Presumably, the relationship between the two lifnei iver components depends on the nature of the classic form of lifnei iver – aveira-enabling. If this form is prohibited because the aveira is being assisted and the enabler contributes to the eventual aveira, there is little similarity between this form of lifnei iver and providing damaging advice, as in the latter case, no aveira occurs. If, however, lifnei iver and enabling an aveira is prohibited because a halakhic hazard has been created (even in the absence of the ultimate aveira), there is commonality between creating a halakhic hazard and creating a personal hazard by offering harmful advice.
An additional offshoot of this question regarding the interaction between the two tracks of lifnei iver may concern the applicability of classic lifnei iver in the case of enabling a Rabbinic prohibition. If lifnei iver is defined as enabling an aveira, it would be legitimate to question whether enabling an issur de-rabbanan is severe enough to qualify as lifnei iver. If, however, enabling an aveira is forbidden just as providing harmful advice, as one has created a menace or a vulnerability, it would be more difficult to distinguish between a vulnerability to Biblical prohibition and a vulnerability to a Rabbinic one. Just as providing general harmful advice is forbidden, providing halakhically-entangling advice is problematic, whether the entanglement concerns a Biblical or a Rabbinic concern.

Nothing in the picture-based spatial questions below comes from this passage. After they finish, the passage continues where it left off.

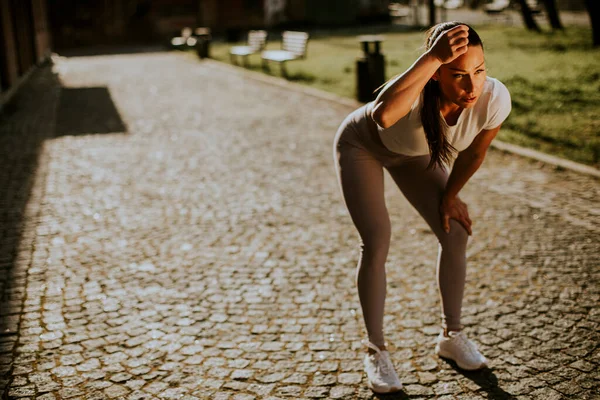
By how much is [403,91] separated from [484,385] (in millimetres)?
1475

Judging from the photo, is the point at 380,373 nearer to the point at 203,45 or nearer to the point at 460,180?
the point at 460,180

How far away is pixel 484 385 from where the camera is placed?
3219 mm

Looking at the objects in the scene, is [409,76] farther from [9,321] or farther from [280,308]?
[9,321]

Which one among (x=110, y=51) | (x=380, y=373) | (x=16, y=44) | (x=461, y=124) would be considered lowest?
(x=380, y=373)

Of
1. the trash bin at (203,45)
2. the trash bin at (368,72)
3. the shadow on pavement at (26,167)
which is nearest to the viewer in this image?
the shadow on pavement at (26,167)

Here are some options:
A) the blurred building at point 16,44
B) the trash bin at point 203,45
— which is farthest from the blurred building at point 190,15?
the trash bin at point 203,45

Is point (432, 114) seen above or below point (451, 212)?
above

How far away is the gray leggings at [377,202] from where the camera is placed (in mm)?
3117

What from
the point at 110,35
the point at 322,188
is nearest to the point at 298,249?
the point at 322,188

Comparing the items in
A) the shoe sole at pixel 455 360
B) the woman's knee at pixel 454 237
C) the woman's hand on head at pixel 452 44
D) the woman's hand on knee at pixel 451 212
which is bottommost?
Result: the shoe sole at pixel 455 360

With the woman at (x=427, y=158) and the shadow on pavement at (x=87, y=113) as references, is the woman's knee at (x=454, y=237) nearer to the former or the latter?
the woman at (x=427, y=158)

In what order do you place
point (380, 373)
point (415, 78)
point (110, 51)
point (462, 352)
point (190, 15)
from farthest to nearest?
point (190, 15) < point (110, 51) < point (462, 352) < point (380, 373) < point (415, 78)

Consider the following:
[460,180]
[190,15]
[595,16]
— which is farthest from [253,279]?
[190,15]

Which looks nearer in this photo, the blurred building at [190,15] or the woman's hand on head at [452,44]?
the woman's hand on head at [452,44]
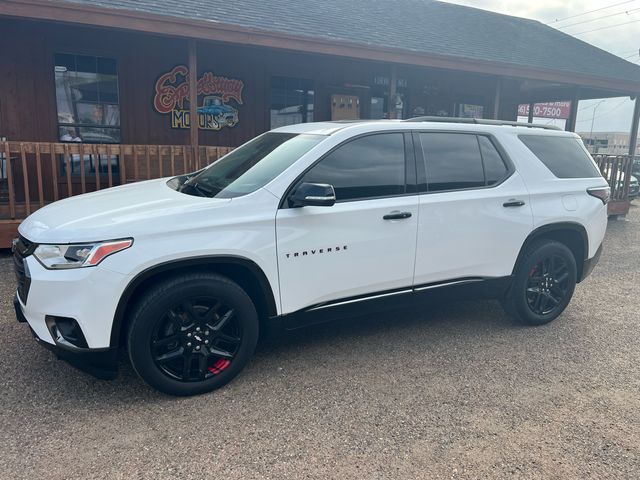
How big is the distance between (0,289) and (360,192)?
4023 mm

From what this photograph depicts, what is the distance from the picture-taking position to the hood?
296 cm

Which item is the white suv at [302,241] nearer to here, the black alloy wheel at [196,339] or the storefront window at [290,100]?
the black alloy wheel at [196,339]

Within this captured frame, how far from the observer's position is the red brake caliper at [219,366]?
10.9 ft

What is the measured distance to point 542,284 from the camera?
15.2ft

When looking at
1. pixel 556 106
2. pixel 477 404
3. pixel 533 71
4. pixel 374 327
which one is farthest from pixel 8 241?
pixel 556 106

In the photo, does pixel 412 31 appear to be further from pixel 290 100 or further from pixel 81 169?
pixel 81 169

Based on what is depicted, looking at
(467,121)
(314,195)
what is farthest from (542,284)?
(314,195)

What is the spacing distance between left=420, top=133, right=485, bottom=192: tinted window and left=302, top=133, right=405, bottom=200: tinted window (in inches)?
10.3

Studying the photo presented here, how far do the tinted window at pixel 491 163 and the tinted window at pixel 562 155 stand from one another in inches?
14.7

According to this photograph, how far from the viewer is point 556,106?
1314 inches

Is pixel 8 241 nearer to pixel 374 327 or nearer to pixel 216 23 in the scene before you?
pixel 216 23

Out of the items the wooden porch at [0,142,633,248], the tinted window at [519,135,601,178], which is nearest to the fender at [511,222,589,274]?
the tinted window at [519,135,601,178]

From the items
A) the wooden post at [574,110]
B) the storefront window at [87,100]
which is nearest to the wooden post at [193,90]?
the storefront window at [87,100]

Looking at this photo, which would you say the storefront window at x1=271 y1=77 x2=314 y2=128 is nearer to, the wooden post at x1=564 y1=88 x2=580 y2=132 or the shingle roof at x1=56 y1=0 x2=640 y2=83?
the shingle roof at x1=56 y1=0 x2=640 y2=83
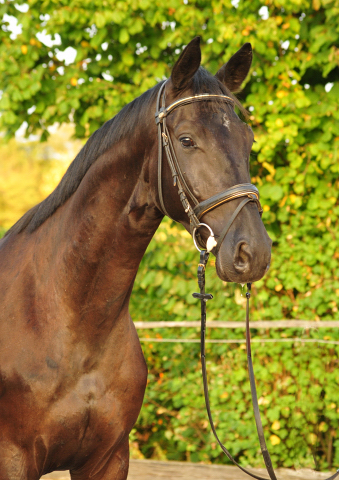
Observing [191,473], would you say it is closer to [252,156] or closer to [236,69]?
[252,156]

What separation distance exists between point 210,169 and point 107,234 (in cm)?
51

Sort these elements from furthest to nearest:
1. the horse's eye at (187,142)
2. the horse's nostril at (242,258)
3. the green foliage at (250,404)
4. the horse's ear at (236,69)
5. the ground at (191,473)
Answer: the green foliage at (250,404) < the ground at (191,473) < the horse's ear at (236,69) < the horse's eye at (187,142) < the horse's nostril at (242,258)

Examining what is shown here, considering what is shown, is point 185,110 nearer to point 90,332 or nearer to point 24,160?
point 90,332

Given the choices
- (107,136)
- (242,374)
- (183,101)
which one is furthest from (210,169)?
(242,374)

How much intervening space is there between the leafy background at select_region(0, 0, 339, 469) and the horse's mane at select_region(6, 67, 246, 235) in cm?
221

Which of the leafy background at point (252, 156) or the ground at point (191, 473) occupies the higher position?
the leafy background at point (252, 156)

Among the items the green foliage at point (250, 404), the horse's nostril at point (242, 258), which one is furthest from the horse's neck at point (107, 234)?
the green foliage at point (250, 404)

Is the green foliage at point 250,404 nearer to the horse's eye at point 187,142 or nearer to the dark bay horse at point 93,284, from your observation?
the dark bay horse at point 93,284

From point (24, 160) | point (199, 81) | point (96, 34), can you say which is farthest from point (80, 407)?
point (24, 160)

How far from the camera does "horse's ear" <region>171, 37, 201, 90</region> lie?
5.95 feet

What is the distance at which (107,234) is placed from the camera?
200 cm

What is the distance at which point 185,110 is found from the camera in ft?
6.04

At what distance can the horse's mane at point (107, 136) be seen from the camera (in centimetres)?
192

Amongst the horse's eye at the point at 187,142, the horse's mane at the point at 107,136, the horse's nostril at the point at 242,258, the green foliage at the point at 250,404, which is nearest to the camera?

Yet a third interesting offshoot of the question of the interaction between the two tracks of lifnei iver surrounds the classification of lifnei iver as a lav she-bekhlalot, a prohibition containing many subcategories. Whenever a Torah prohibition generates multiple distinct prohibitions, no malkot are administered for violation. The classic example concerns the prohibitions associated with the pasuk, “Lo tochlu al ha-dam” (Vayikra 19:26), which yields multiple prohibitions. One prohibition concerns eating animal flesh prior to the animal’s death, a second prohibition forbids eating korban meat before the zerikat ha-dam, and a third limitation imposes a fast day requirement on judges on the day of administering a halakhic execution. This one pasuk generates multiple and unrelated halakhot and is thus defined as lav she-bekhlalot, which is exempt from malkot.
The Rambam (Sefer Ha-Mitzvot, shoresh 9) claims that lifnei iver is also a lav she-bekhlalot, since it generates multiple different prohibitions. Since this one pasuk generates a prohibition to assist an aveira as well as a separate prohibition against providing harmful advice, it is considered a lav she-bekhlalot and does not yield malkot. Presumably, the Rambam viewed the two branches of lifnei iver as distinct; had he viewed them as integrated, perhaps lifnei iver would not be classified as a lav she-bekhlalot. Perhaps this view of lifnei iver is based on defining the classic lifnei iver as aveira-enabling, and therefore unrelated to the component of delivering harmful advice.